▶ Text section:
--*--

Harold Kasselman | 17535 comments Lance wrote: "Of course I have been following this - I also read that book recently and when Darling wrote that section, I admit, I didn't think twice about it. Given Dykstra's history AND he would use anything ..."
Agreed. Even if the players don't remember it, Darling can always suggest that they had been numbed by his custom of doing it and this one doesn't stand out. On the other hand, knowing Boyd's unconventional personality, you would think he would have thrown at Dykstra or even charged him during the game. It will be interesting to see if any umpires recall it.


message 12: by Harold (new)

Harold Kasselman | 17535 comments I don't know who is a lower life, the fans or Dykstra.
https://www.youtube.com/watch?v=rIw-y...


message 14: by Harold (new)

Harold Kasselman | 17535 comments This makes for a good discussion about "what says here, stays here" versus the right of athletes to tell tales and the truth about players who are idolized by the youth and admired so much by adults. Personally, having been burnt by Warren Spahn, I'd like to read about the truth and debunk a lot of the false narratives that exist.
https://nypost.com/2019/04/02/ron-dar...


message 15: by Lance (new)

Lance (sportsbookguy) | 12566 comments Mod
Some of these stories - are they REALLY so bad? I didn't think much of any of those stories except the Elster one - and not because I didn't believe it, but I didn't believe Darling would use #metoo in today's environment. Hodges spitting tobacco juice on a rookie? Tell me that never happened to other rookies. Carter's kids punching all-star ballots? No, there was NEVER any ballot tampering for the all-star game before. I had heard about the Frank Howard-Jose Oquendo story before, just not with Darling's opinion that it scarred Oquendo for life. An OPINION - guess Darling isn't allowed to express that one?

If they want the Las Vegas treatment and stories stay in the clubhouse, that ship left a LONG time ago with Ball Four


message 16: by Harold (new)

Harold Kasselman | 17535 comments I just wrote this article about the darling/Dykstra legal case.
Ron Darling,former major league pitcher and current broadcaster, has just published a book about his time in baseball. Nothing new there, but it has gained some unfavorable notoriety. His book "108 stitches" could lead Darling to defend a defamation law suit brought by former Met and Phillies player Lenny Dykstra. Darling alleged that during game three of the 1986 World Series, Dykstra taunted Red Sox pitcher Dennis "Oil Can Boyd" with the most hateful and disturbing racial epithets that went beyond even what Jackie Robinson endured.
https://nypost.com/…/ron-darlings-tel...
As a result, Dykstra says he will sue Darling and his publisher for defamation. As the above article sets forth, many of Dykstra's teammates denied having heard the slurs or that the incident ever happened. Dykstra has to prove that Darling knew the incident was falsely told or that he did so in reckless diregard for the probability that it was false.But what got me thinking is, even if Darlings statements are false, what kind of damages could Dykstra possibly get if he won. It's no secret that Dykstra has been convicted of grand theft auto, and filing a false financial statement. Dykstra was named in the Mitchell report(named after former Senator George Mitchell) as being named as a steroid user while playing baseball. Wikipedia lists many other incidents of misbehavior including a car crash with an alcohol reading of 0.179 in 1991, a 1999 arrest for sexual harrassment on a seventeen year old(later dropped), In March 2009, press reports alleged that Dykstra's businesses were facing financial ruin and that he had used offensive terms when speaking about blacks, women and homosexuals.

--*--

▶ Dataset entries:
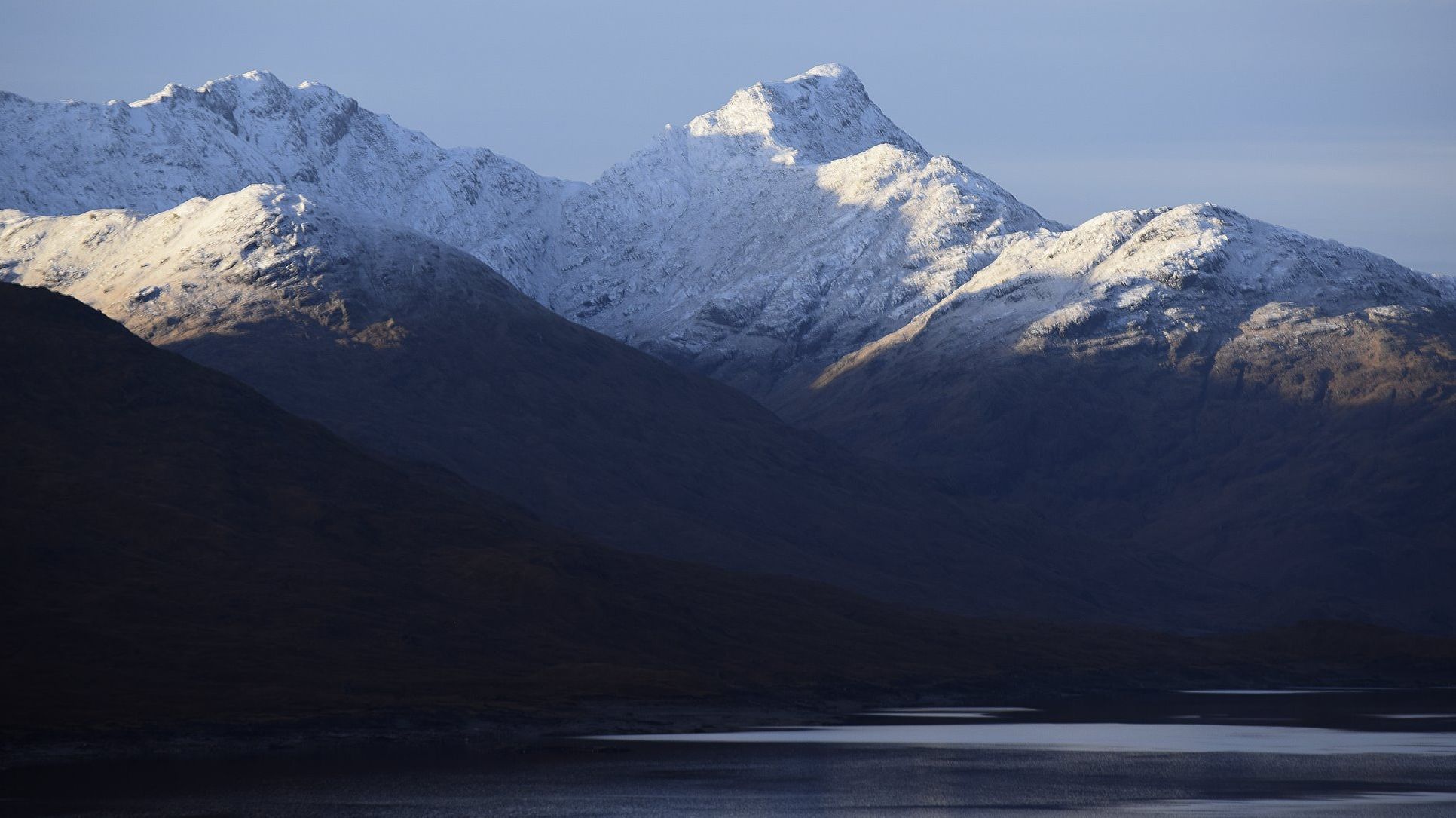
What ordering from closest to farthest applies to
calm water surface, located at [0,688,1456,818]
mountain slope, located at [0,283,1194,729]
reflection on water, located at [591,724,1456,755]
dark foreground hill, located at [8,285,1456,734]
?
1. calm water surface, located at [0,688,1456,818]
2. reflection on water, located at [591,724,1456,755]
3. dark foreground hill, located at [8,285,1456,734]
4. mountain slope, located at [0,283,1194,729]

--*--

▶ Work to complete:
1) In the thread, what reason does Harold give for thinking Boyd might have thrown at Dykstra or charged him during the game? Answer in one to three sentences.
2) Answer these questions from the thread:
(a) In which game of the 1986 World Series did Darling allege that Dykstra taunted Boyd?
(b) In Lance's post, who is described as spitting tobacco juice on a rookie?
(c) What alcohol reading is listed for Dykstra's 1991 car crash?

▶ Solutions to the problems:
1) Harold points to Boyd's unconventional personality. Given that personality, he says, you would expect Boyd to have reacted that way if Dykstra had taunted him.

2)
(a) Game three.
(b) Hodges.
(c) 0.179.